Extracted text.
%%

11. Further the Hon’ble Karnataka in the case of CIT Vs. M/s. M.Pact Technology Services Pvt. Ltd. in ITA No.228/2013 order dated 11.7.2018 had to deal with admissibility of the following substantial question of law in an appeal by the Revenue u/s.260A of the Act :-
“5. Whether the Tribunal is correct in law in not adjudicating the main issue of applicability of provisions of section 40(a)(ia) in respect of disallowance of sub-contracting chares of RS.16,21,851/- made by assessing authority on the ground that the assessee had failed to deduct tax at source under section 194C of I.T. Act?
6. Whether the Tribunal is justified in law in directing the assessing authority to allow deduction under section 10A in respect of amount disallowed under section 40(a)(ia) without appreciating the fact that the income enhanced on account of deeming provisions cannot be considered for the purpose of claiming benefit under the provisions of section 10A?”
12. The Hon’ble Karnataka High Court held as follows:
“5. In so far as the substantial question of law Nos.5 and 6 are concerned, learned counsel for the Revenue submitted that the ITAT in its Order dated 21.12.2012 has recorded the findings, the relevant portion of which is extracted below for ready reference:-
14. Having heard both the parties and having considered their rival contentions, we find that the disallowance u/s 40a (ia) is to be made of the expenses incurred and claimed by the assessee but before the payment of which, the assessee has failed to deduct tax at source. The genuineness of the expenditure is not in dispute. The dispute is whether TDS was to be made before making the payment. Without going into the nature of the transaction, we are inclined to accept the alternate plea of the assessee that the disallowance of the expenditure would automatically enhance the taxable income of the assessee and the assessee is eligible for the deduction u/s 10A of the Income-tax Act on the enhanced income. Thus, this ground of appeal is allowed”.
6. The relevant portion of the Circular No.37/2016 dated 02.11.2016 issued by the Central Board of Direct Taxes, Department of Revenue, Ministry of Finance, Government of India, relating to the subject: Chapter VI-A deduction on enhanced profits, is quoted hereunder:
“The issue of the claim of higher education on the enhanced profits has been a contentious one. However, the courts have generally held that if the expenditure disallowed is related to the business activity against which the Chapter VI-A deduction has been claimed, the deduction needs to be allowed on the enhanced profits. Some illustrative cases upholding this view are as follows:
[i] If an expenditure incurred by assessee for the purpose of developing a housing project was not allowable on account of non-deduction of TDS under law, such disallowance would ultimately increase assessee’s profits from business of developing housing project. The ultimate profits of assessee after adjusting disallowance under section 40[a][ia] of the Act would qualify for deduction under section 80IB of the Act. This view was taken by the courts in the following cases:
[a] Income-tax Officer-Ward 5 vs. Keval Construction, Tax Appeal No.443 of 2012, December 10 2012, Gujarat High Court
[b] Commissioner of Income-tax-IV, Nagpur vs. Sunil Vishwambharnath Tiwari, IT Appeal No.2 of 2011, September 11 2015, Bombay High Court
[ii] If deduction under section 40A of the Act is not allowed, the same would have to be added to the profits of the undertaking on which the assessee would be entitled for deduction under section 80-IB of the Act.”

%%

List of tasks.
1/ In the tax ruling excerpt, what is the number of the Central Board of Direct Taxes circular that is quoted?
2/ Decide whether each statement agrees with the tax ruling excerpt, and back each yes or no with the deciding words quoted from it: (a) The Tribunal's order was dated 21.12.2012. (b) The genuineness of the expenditure was in dispute. (c) The Keval Construction case was decided by the Bombay High Court.
3/ Reproduce the tax ruling excerpt word for word between "11. Further the" and "of I.T. Act?", inclusive.
The listing after the tax ruling excerpt isn't needed for anything here.

Data.

%%

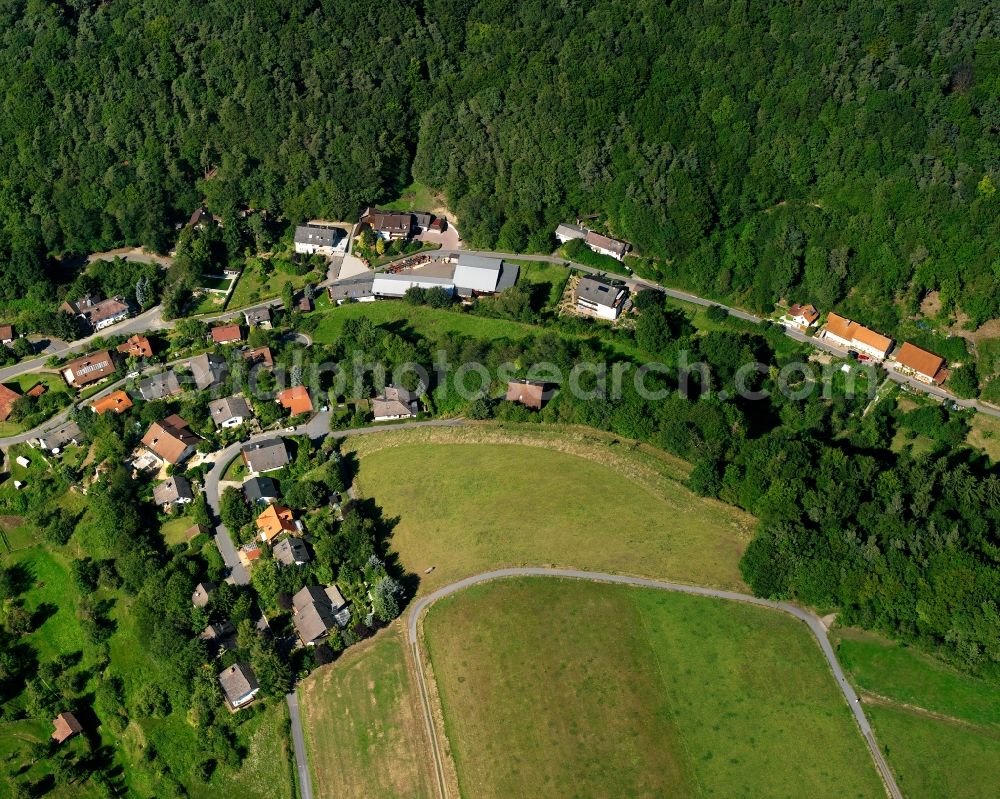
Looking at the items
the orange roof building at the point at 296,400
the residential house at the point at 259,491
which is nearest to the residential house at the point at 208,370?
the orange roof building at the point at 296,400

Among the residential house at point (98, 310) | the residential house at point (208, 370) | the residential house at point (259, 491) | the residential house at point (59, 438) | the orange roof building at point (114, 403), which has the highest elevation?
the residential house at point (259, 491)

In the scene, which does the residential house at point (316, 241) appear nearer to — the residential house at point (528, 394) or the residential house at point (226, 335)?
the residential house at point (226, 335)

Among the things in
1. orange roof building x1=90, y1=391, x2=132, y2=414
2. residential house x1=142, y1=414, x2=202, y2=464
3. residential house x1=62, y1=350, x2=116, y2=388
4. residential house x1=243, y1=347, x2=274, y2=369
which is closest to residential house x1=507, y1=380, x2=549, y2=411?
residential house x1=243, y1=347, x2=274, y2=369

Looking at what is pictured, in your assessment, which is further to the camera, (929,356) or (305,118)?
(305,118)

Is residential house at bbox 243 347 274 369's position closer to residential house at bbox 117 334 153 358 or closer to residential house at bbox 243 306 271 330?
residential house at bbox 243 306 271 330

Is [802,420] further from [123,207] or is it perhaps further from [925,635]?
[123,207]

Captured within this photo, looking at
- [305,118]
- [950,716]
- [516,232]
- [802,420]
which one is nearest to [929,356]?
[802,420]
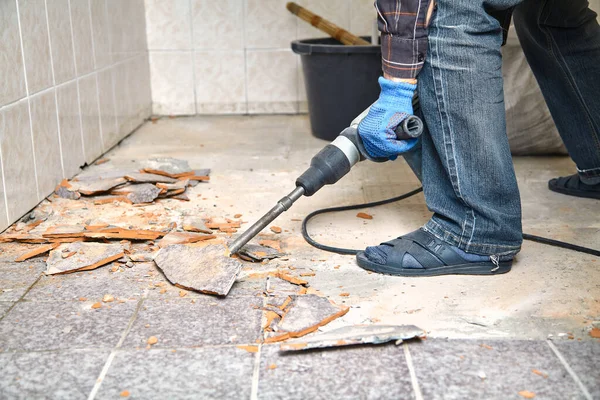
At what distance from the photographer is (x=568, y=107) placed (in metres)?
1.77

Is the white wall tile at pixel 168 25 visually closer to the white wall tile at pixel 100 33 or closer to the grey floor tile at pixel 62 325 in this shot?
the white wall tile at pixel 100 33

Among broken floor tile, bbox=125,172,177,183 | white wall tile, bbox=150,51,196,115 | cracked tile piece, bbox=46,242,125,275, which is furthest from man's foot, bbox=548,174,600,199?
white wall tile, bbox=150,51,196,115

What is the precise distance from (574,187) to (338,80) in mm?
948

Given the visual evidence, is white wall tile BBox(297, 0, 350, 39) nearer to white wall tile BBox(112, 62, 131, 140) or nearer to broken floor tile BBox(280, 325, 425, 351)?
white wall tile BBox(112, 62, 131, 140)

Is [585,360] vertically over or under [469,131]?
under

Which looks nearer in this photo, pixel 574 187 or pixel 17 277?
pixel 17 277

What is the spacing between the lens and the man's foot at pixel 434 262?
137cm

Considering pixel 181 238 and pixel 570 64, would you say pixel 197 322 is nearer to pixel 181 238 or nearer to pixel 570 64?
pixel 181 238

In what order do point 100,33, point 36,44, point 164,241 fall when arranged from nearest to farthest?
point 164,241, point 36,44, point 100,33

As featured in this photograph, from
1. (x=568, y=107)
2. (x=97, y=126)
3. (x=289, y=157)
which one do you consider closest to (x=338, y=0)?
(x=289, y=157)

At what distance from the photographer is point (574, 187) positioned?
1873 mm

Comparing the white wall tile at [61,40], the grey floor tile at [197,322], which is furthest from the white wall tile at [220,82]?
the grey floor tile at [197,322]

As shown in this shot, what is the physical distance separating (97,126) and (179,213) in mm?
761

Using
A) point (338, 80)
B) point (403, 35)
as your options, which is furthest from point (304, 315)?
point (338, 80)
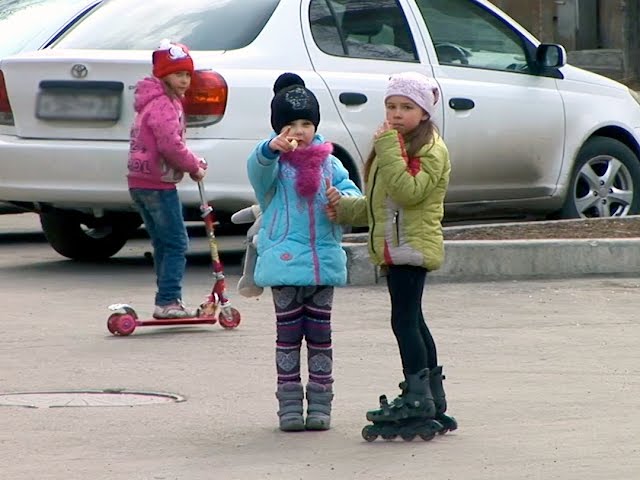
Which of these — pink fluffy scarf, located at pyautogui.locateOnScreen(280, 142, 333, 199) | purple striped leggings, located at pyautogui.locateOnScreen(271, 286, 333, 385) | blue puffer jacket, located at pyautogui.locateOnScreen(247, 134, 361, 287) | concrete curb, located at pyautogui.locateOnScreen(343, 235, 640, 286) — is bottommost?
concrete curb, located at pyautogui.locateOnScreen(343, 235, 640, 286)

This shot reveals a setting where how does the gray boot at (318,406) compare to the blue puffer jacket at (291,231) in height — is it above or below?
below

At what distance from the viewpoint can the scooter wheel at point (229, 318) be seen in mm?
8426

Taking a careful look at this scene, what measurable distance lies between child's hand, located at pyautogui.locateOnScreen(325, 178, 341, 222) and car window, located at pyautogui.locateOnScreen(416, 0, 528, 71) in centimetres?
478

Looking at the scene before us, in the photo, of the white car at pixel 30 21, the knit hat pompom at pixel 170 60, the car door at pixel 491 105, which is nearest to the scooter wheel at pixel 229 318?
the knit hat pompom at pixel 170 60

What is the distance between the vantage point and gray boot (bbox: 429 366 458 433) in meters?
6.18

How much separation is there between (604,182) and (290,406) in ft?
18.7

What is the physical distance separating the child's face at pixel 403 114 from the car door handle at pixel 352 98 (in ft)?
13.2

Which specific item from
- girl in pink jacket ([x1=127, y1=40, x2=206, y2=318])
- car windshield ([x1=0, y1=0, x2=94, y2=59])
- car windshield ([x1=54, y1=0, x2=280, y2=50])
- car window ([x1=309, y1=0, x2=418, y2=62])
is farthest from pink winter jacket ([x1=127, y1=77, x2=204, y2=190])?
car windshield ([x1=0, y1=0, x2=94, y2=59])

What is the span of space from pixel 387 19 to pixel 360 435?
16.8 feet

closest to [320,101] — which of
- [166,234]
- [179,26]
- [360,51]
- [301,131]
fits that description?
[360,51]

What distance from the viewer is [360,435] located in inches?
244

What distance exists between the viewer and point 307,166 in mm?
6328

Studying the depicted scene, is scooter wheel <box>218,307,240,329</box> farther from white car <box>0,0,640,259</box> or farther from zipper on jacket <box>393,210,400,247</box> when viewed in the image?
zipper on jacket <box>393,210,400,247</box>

%%

Replies.
1/ Circular No.37/2016, dated 02.11.2016.

2/
(a) Yes: "the ITAT in its Order dated 21.12.2012 has recorded the findings"
(b) No: "The genuineness of the expenditure is not in dispute."
(c) No: "Tax Appeal No.443 of 2012, December 10 2012, Gujarat High Court"

3/
11. Further the Hon’ble Karnataka in the case of CIT Vs. M/s. M.Pact Technology Services Pvt. Ltd. in ITA No.228/2013 order dated 11.7.2018 had to deal with admissibility of the following substantial question of law in an appeal by the Revenue u/s.260A of the Act :-
“5. Whether the Tribunal is correct in law in not adjudicating the main issue of applicability of provisions of section 40(a)(ia) in respect of disallowance of sub-contracting chares of RS.16,21,851/- made by assessing authority on the ground that the assessee had failed to deduct tax at source under section 194C of I.T. Act?